■ **EXERCISE GOAL**: Pick up the blog post on the coin-tossing game at the point where it stops and carry it on.

■ **TEXT SECTION**:
Author Archives: Blog by Bogumił Kamiński

A simple coin-tossing game

By: Blog by Bogumił Kamiński

Re-posted from: https://bkamins.github.io/julialang/2024/05/24/probability.html

Introduction

I have been writing my blog for over 4 years now (without missing a single week).
My first post was on May 10, 2020, you can find it here.

There is a small change in how I distribute my content. Starting from last week I made the repository of my blog public,
so if you find any mistake please do not hesitate to open a Pull Request here.

To celebrate this I decided to go back to my favorite topic – mathematical puzzles.
Today I use a classic coin-tossing game example

The post was written under Julia 1.10.1 and StatsBase.jl 0.34.4, and FreqTables.jl 0.4.6, BenchmarkTools.jl 1.5.0.

The problem

Assume Alice and Bob toss a fair coin. Alice wins if after tossing a head (H) tail (T) is tossed, that is we see a HT sequence.
Bob wins if two consecutive heads are tossed, that is we see a HH sequence.

The questions are:

  • Who is more likely to win this game?
  • If only Alice played, how long, on the average, would she wait till HT was tossed?
  • If only Bob played, how long, on the average, would she wait till HH was tossed?

Let us try to answer these questions using Julia.

Both players play

This code simulates the situation when Alice and Bob play together:

function both()
    a = rand(('H', 'T'))
    while true
        b = rand(('H', 'T'))
        if a == 'T'
            a = b
        else
            return b == 'H' ? "Bob" : "Alice"

■ **DATA UNDER STUDY**:
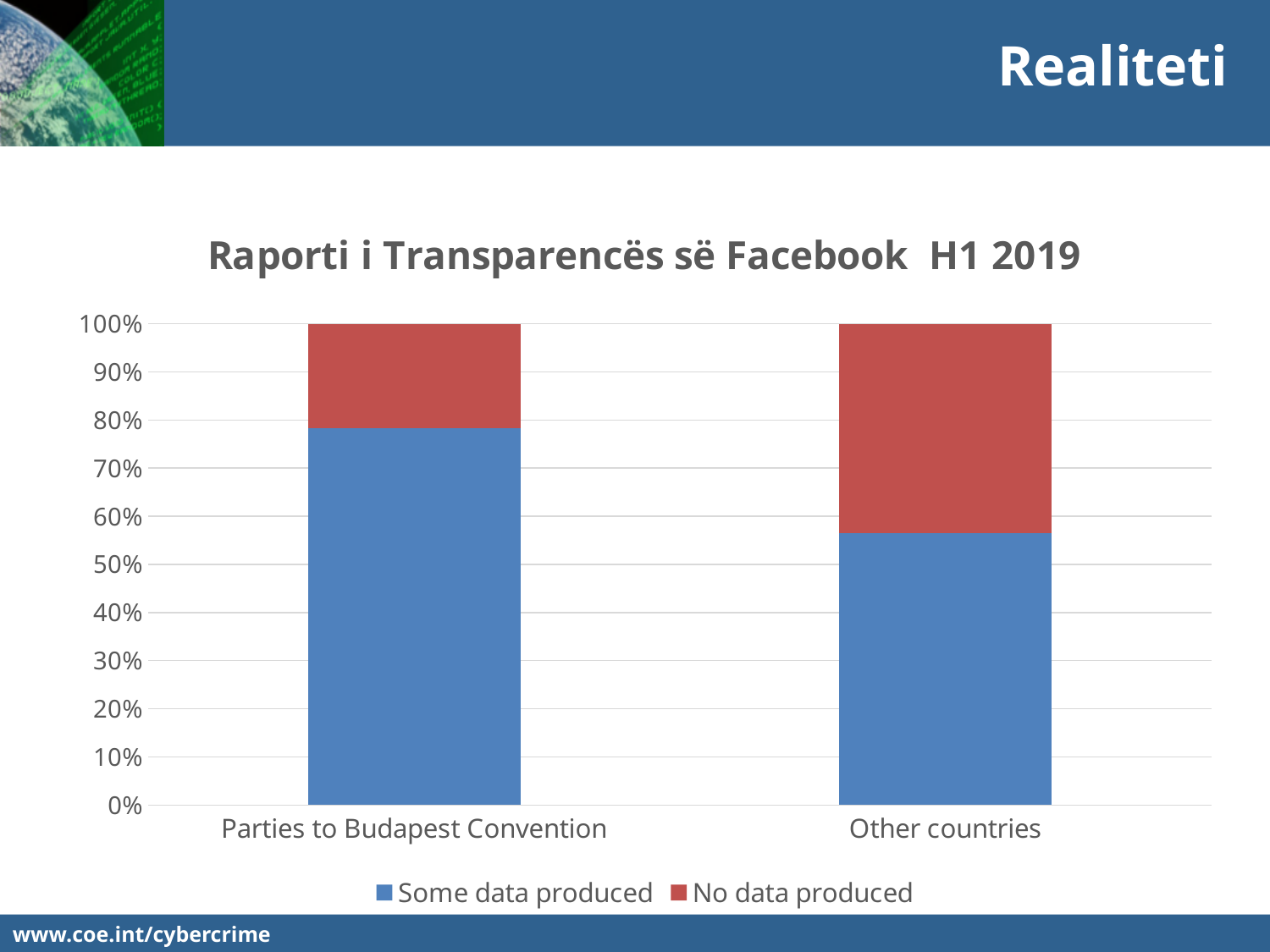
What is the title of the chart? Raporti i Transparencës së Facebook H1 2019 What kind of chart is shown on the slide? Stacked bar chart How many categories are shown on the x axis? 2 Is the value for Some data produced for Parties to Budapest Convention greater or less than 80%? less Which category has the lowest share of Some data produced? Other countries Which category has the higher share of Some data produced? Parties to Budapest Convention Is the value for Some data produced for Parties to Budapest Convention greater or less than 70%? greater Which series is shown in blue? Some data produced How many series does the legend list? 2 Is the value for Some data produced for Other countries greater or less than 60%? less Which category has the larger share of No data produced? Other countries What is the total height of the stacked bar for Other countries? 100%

...

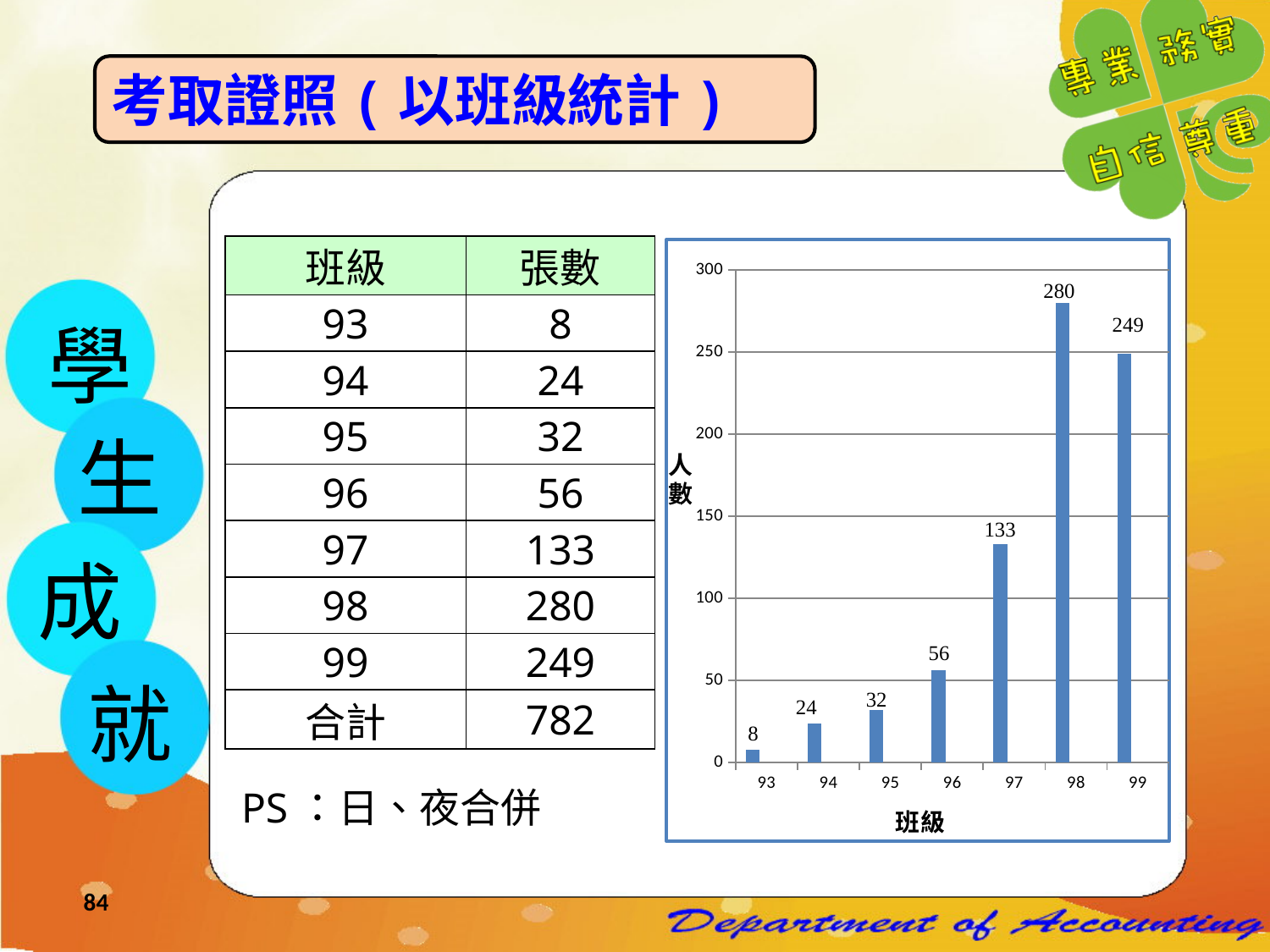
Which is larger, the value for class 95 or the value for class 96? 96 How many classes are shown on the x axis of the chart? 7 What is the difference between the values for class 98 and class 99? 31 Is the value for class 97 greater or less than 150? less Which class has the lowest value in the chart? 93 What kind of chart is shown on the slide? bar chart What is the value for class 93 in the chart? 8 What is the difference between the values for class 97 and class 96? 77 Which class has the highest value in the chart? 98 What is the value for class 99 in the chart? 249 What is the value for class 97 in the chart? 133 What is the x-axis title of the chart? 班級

■ **ANSWER SPACE**:
        end
    end
end

The both function returns "Bob" if Bob wins, and "Alice" otherwise.
From the code it should be already clear that both players have the same probability of winning.
The only way to terminate the simulation is return b == 'H' ? "Bob" : "Alice" and this condition is symmetric
with respect to Alice and Bob. Let us confirm this by running a simulation:

julia> using FreqTables, Random

julia> Random.seed!(1234);

julia> freqtable([both() for _ in 1:100_000_000])
2-element Named Vector{Int64}
Dim1  │
──────┼─────────
A     │ 50000012
B     │ 49999988

Indeed, the number of times Alice and Bob win seem to be the same.

Alice’s waiting time

Now let us check how long, on the average, Alice has to wait to see the HT sequence. Here is Alice’s simulator:

function alice()
    a = rand(('H', 'T'))
    i = 1
    while true
        b = rand(('H', 'T'))
        i += 1
        a == 'H' && b == 'T' && return i
        a = b
    end
end

Let us check it:

julia> using StatsBase

julia> describe([alice() for _ in 1:100_000_000])
Summary Stats:
Length:         100000000
Missing Count:  0
Mean:           3.999890
Std. Deviation: 2.000032
Minimum:        2.000000
1st Quartile:   2.000000
Median:         3.000000
3rd Quartile:   5.000000
Maximum:        31.000000
Type:           Int64

So it seems that, in expectation, Alice finishes her game in 4 tosses.
Can we expect the same for Ben (as we remember – if they play together they have the same chances of finishing first)?
Let us see.

Alice’s waiting time

Now let us check how long, on the average, Bob has to wait to see the HH sequence. Here is Bob’s simulator:

function bob()
    a = rand(('H', 'T'))
    i = 1
    while true
        b = rand(('H', 'T'))
        i += 1
        a == 'H' && b == 'H' && return i
        a = b
    end
end

Let us check it:

julia> describe([bob() for _ in 1:100_000_000])
Summary Stats:
Length:         100000000
Missing Count:  0
Mean:           5.999915
Std. Deviation: 4.690177
Minimum:        2.000000
1st Quartile:   2.000000
Median:         5.000000
3rd Quartile:   8.000000
Maximum:        87.000000
Type:           Int64

To our surprise, Bob needs 6 coin tosses, on the average, to see HH.

What is the reason of this difference? Assume we have just tossed H. Start with Bob. If we hit H we finish. If we hit T we then need to wait till we see H again to be able to consider finishing.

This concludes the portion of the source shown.